| Document segment |

>> start

When you sustain an injury because of an accident or other negligent act, you might contact a personal injury law firm to handle your case. By hiring a lawyer, you trust that they will work hard to recover compensation for your injuries and damages.
What happens if the personal injury attorney fails to do their job? If your attorney screws up your case, what can you do? If you believe your personal injury attorney screwed up your case and the lawyer failed to provide adequate legal services, you should contact our law firm immediately. This article will provide further insight on the topic in the meantime.
You Have Rights as a Client
When you hire a personal injury lawyer to handle your case, you have rights as a client. You can and should expect your personal injury attorney to do the following:
- Provide you with sound legal advice about your case based on the relevant statutes and case law
- Give you an honest assessment of the costs of pursuing a legal claim
- Provide routine updates on the progress of your case
- Advise you of their legal opinion and the basis for that legal opinion
- Inform you of setbacks, delays, and changes in your case
- Evaluate and explain the pros and cons of accepting a settlement offer versus taking a case to trial, including a cost-benefit analysis
- Provide sufficient information for you to make an informed decision about settlement and other legal options
- Allow you to make crucial decisions about the direction of your case
- Take all necessary steps to advance the case, including conducting an investigation and discovery
- Engage in trial preparation
You have the right to expect effective communication with your lawyer. The attorney should understand your legal issue and have sufficient experience and knowledge to handle the case. In addition, lawyers must comply with ethics laws and treat you honestly and fairly.
Examples of Legal Malpractice in Miami, FL
Lawyers are not perfect. They make mistakes. Furthermore, a personal injury attorney cannot guarantee a specific outcome for your case.
However, if a lawyer fails to provide adequate legal services, their actions could rise to the level of malpractice. Malpractice describes a situation in which a professional fails to perform their duty to a client.
Examples of situations that could potentially result in a legal malpractice case include:
- Failing to check for a conflict of interest before accepting a personal injury case
- Mishandling funds paid to the law firm to be held in trust for the client
- Allowing the statute of limitations to expire before filing a lawsuit
- Failing to attend court hearings
- Violating the attorney-client privilege by disclosing privileged and confidential information
- Intentionally misleading a client regarding the law or other matters
- Committing fraud
- Failing to file required documents with the court or meeting court deadlines
- Incorrectly applying the law to the client’s case
- Not obtaining consent from the client before accepting a personal injury settlement offer
- Refusing to present all settlement offers to the client for consideration
Legal malpractice could give you a reason to sue your attorney for damages. However, you have the burden of proving that your lawyer’s conduct or inactions rose to the level of malpractice.
Proving Your Personal Injury Lawyer Committed Malpractice
Failing to win your case does not prove that the lawyer committed malpractice. Lawyers cannot guarantee that you will win a case or receive a specific amount of money. Winning legal malpractice claims requires you to prove:
You must have an attorney-client relationship with the lawyer to establish a duty of care. Answering a question at your child’s school function does not necessarily establish an attorney-client relationship. Generally, signing a retainer agreement or paying a retainer fee is sufficient to show that you had an attorney-client relationship.

>> end

| Saved entries |
>> start

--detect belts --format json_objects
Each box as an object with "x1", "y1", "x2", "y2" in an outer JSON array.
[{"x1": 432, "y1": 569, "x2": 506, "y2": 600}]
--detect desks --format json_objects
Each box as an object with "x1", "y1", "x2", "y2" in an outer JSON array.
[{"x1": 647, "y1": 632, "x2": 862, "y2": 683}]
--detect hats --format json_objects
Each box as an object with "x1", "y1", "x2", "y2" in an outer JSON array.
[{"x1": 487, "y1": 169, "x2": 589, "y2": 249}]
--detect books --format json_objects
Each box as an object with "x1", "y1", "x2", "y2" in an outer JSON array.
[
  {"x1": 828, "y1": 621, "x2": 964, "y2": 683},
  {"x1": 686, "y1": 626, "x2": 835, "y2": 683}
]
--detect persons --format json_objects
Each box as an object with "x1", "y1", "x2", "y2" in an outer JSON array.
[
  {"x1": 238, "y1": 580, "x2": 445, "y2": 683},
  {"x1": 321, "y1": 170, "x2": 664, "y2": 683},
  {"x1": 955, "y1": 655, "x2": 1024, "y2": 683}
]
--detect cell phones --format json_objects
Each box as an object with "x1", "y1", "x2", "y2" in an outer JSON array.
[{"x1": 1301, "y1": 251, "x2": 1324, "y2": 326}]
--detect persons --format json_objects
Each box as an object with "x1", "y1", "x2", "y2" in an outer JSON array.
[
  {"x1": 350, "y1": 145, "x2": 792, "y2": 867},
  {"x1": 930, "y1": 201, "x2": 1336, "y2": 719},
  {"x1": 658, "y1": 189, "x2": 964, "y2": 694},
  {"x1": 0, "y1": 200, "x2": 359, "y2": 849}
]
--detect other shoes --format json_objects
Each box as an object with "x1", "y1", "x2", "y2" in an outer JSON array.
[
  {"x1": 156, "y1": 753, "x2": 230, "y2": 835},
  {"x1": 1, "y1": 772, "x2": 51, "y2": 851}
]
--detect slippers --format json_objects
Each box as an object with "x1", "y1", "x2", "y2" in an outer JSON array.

>> end

| Exercise aim |
Could you write the next part of the article on legal malpractice by personal injury lawyers, starting right after its final paragraph? This data isn't needed for anything here.

| Answer to this task |
Duty of Care
The attorney-client relationship creates a legal duty of care to act in your best interest and provide competent legal services. The attorney owes you a duty to act with reasonable care when handling your case.
Breach of Duty
A breach of the duty of care occurs when the lawyer fails to meet specific standards for representing a client. The attorney might have violated the professional standards or provided inadequate legal services. The lawyer could have been dishonest or incompetent.
The lawyer’s conduct must have been the direct and proximate cause of harm. You must link the attorney’s breach of duty to identifiable harm that you sustained. For example, you lost the right to file a lawsuit because the lawyer allowed the statute of limitations to expire.
You must have sustained financial losses because of the lawyer’s breach of duty to receive compensation for a legal malpractice claim.
Things To Keep in Mind About Lawyer Malpractice Claims
A few key points to remember when considering whether your lawyer might be guilty of legal malpractice include:
- You can fire your lawyer at any time. However, unless your lawyer breached the duty of care and caused you financial harm, you might not be able to sue them for malpractice.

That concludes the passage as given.